According to reports in several newspapers, there is a looming crisis in the British education system created by an acute shortage of teachers.

Numbers of pupils in secondary schools are expected to spike by more than 500,000 to 3.3 million by 2025. Set that figure against the fact that the overall number of full-time teachers in secondary schools fell by 10,000 between 2010 and 2015 and you can sense the problem.

A YouGov poll found that 53 per cent of teachers were considering leaving teaching and it wasn’t just experienced senior staff. 11,000 young teachers actually leave in training, an exodus that has tripled in the last six years and points to a terrible loss of energy and new talent into teaching.

Shortages lead schools to spend £733million on supply teachers from agencies.
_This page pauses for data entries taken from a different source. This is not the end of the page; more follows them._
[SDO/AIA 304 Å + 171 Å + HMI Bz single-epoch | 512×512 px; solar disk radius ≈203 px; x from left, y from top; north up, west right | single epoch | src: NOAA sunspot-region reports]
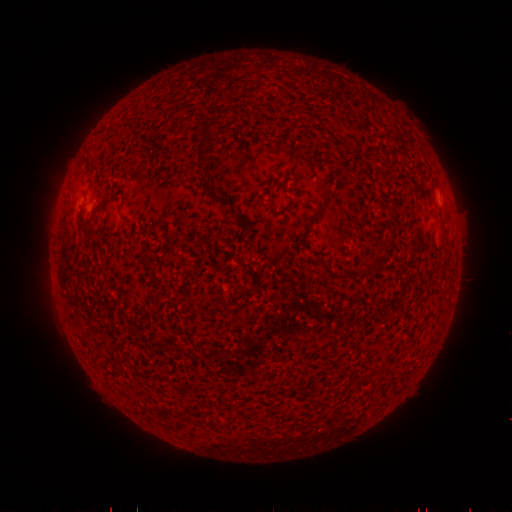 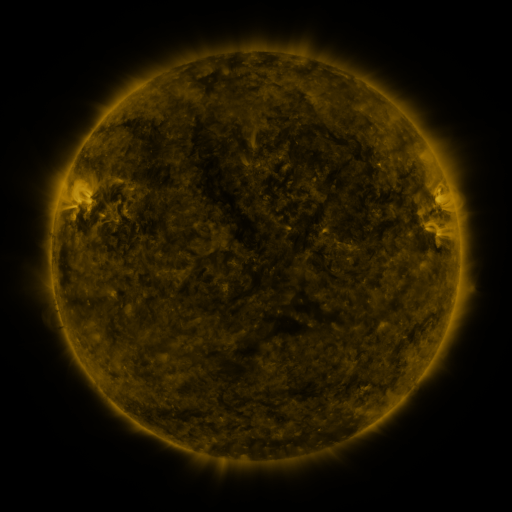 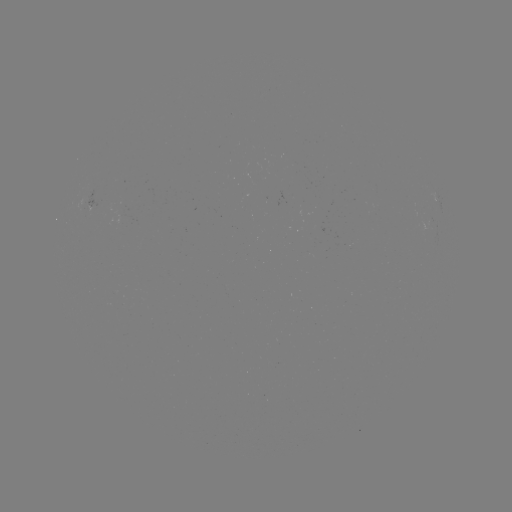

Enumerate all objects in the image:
spotted active region: (437, 200)
spotted active region: (96, 203)
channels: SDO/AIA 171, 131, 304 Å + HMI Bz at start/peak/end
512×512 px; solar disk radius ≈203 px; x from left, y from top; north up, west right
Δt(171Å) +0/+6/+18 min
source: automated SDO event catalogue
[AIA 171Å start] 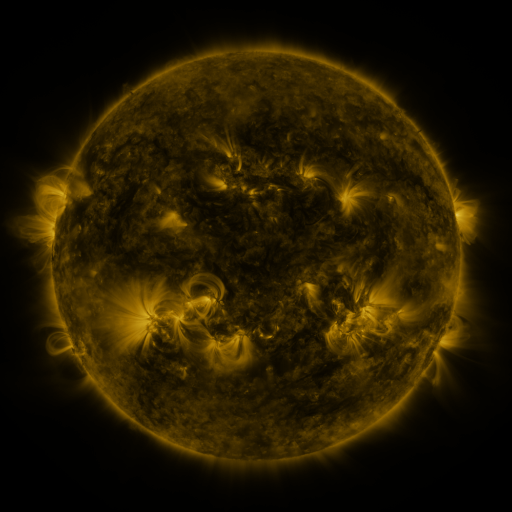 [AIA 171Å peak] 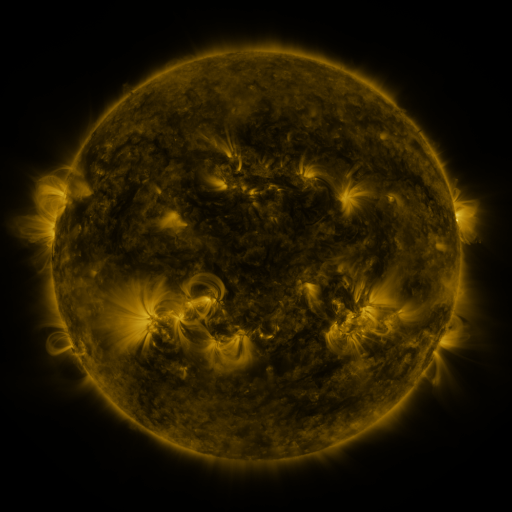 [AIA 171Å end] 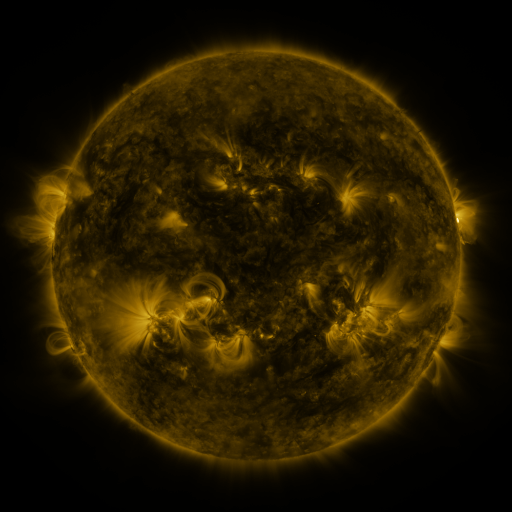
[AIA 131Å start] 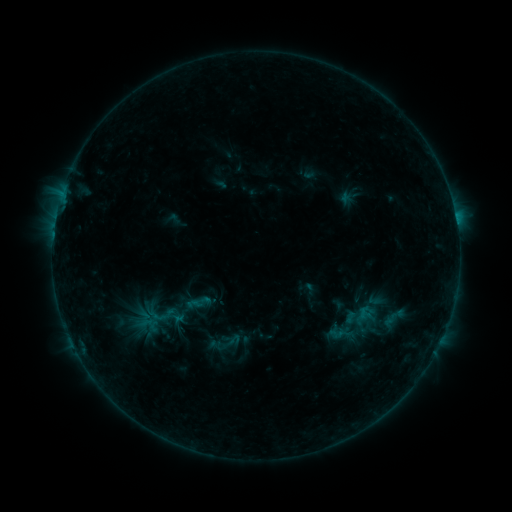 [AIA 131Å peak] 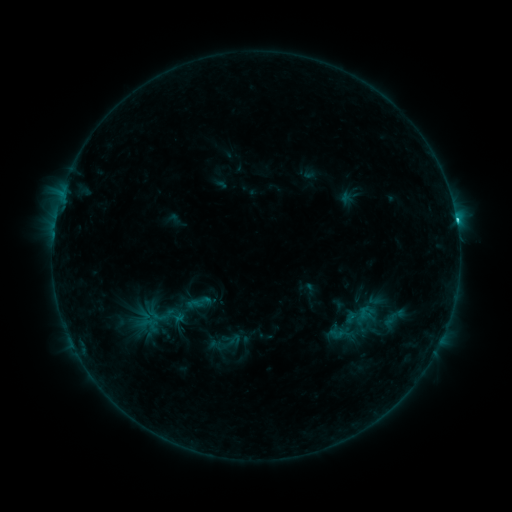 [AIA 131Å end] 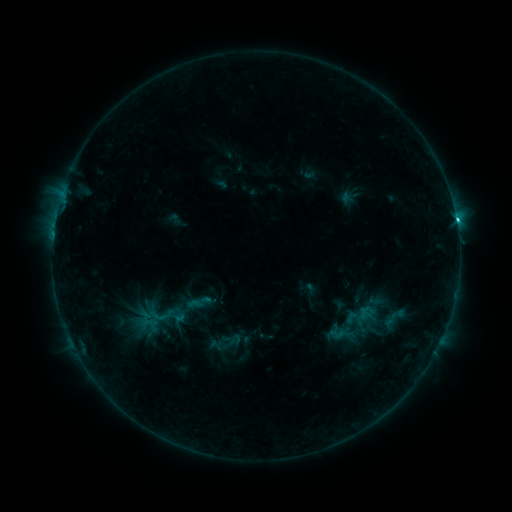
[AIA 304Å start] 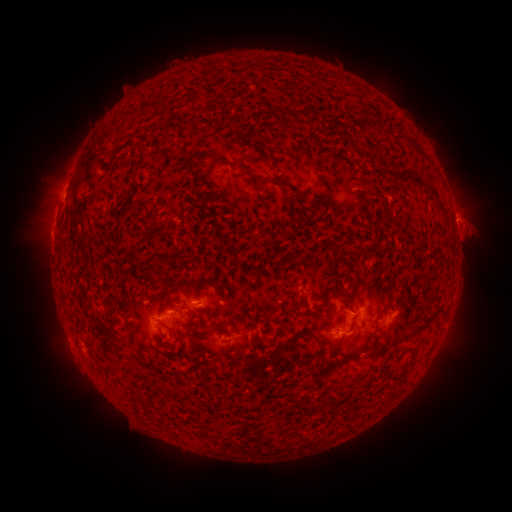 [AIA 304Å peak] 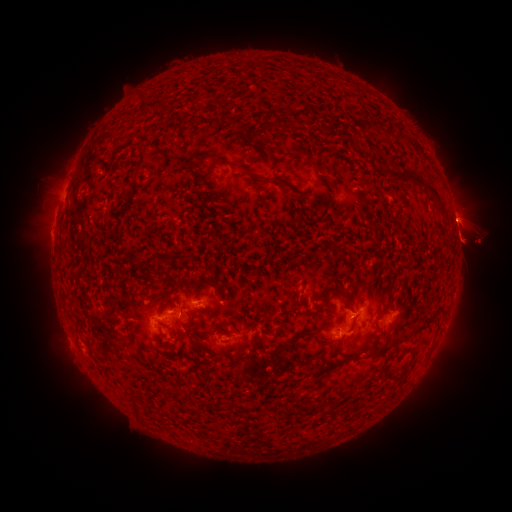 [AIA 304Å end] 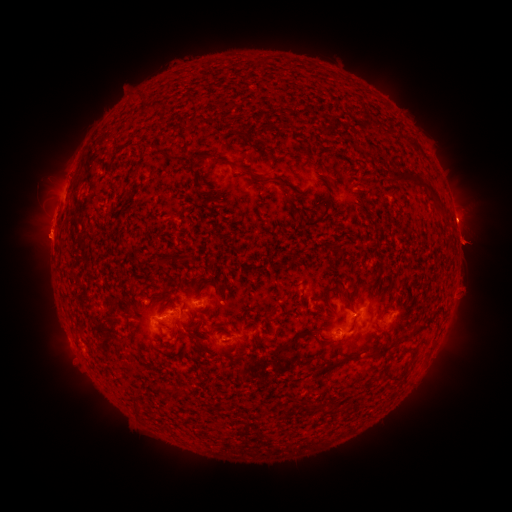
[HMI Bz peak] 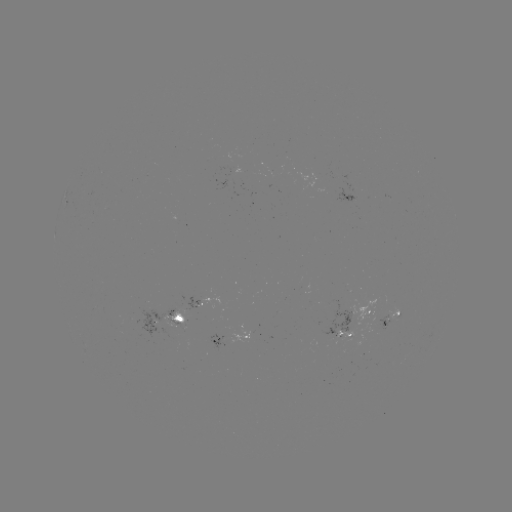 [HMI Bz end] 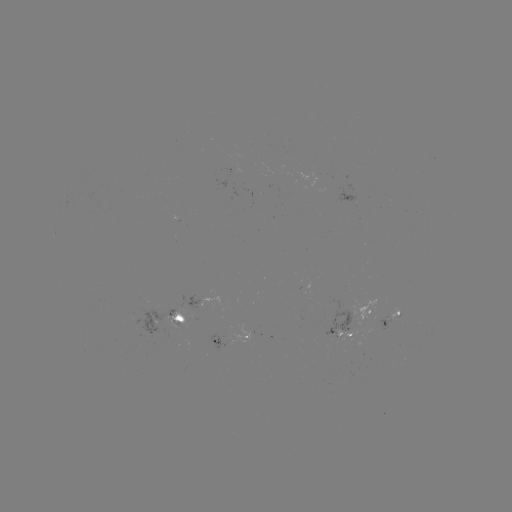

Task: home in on C3.2 flare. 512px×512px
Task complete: (456, 224).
Apart from the stress on school's budgets that are being constantly cut, a supply teacher can often be just a "bum in the classroom" because they are  used to fill in for subjects that they have no specialisation in.

Why do so many teachers want to leave?


A regime of inspections by OFSTED which seeks to destroy rather than support teachers has not helped. An increasing workload has not helped either. Teachers are weary and feel undervalued by governments that  constantly criticise them and pick faults in their work. When did you ever read a report by government that said teachers were doing a great job? Instead of praising the good work that many do, it is easier to find fault with the few who fail.

During term times, many teachers work late into the night marking and preparing for their lessons. And those long holidays that people complain about are often cut into by visits to the school just to keep up with classroom management.

There is also a problem for teachers who, too often face low level disruption in their classrooms. Exclusion units that helped in these cases became unfashionable as teachers were told that inclusion was the right of every pupil. You could sense the logic when you saw the same children spending much of their time outside their normal classroom. Exclusion units tended to offer simple repetitive tasks to occupy the children rather than any actual teaching.

Of more concern than minor disruption, in an increasing number of cases, teachers have also had to suffer abuse, either mental or physical, from their empowered pupils. Going to work only to be bruised in this way is no fun. Often, the teachers are told that it is their fault, the abuse is a result of their failing.

Teachers, perhaps more than most other workers, need support and guidance to make the most of their pupil's abilities. Sadly, it is easier to dismiss failing teachers than it is to support them. All those adverts about a rewarding and worthwhile career must seem to be a joke to many in British classrooms today.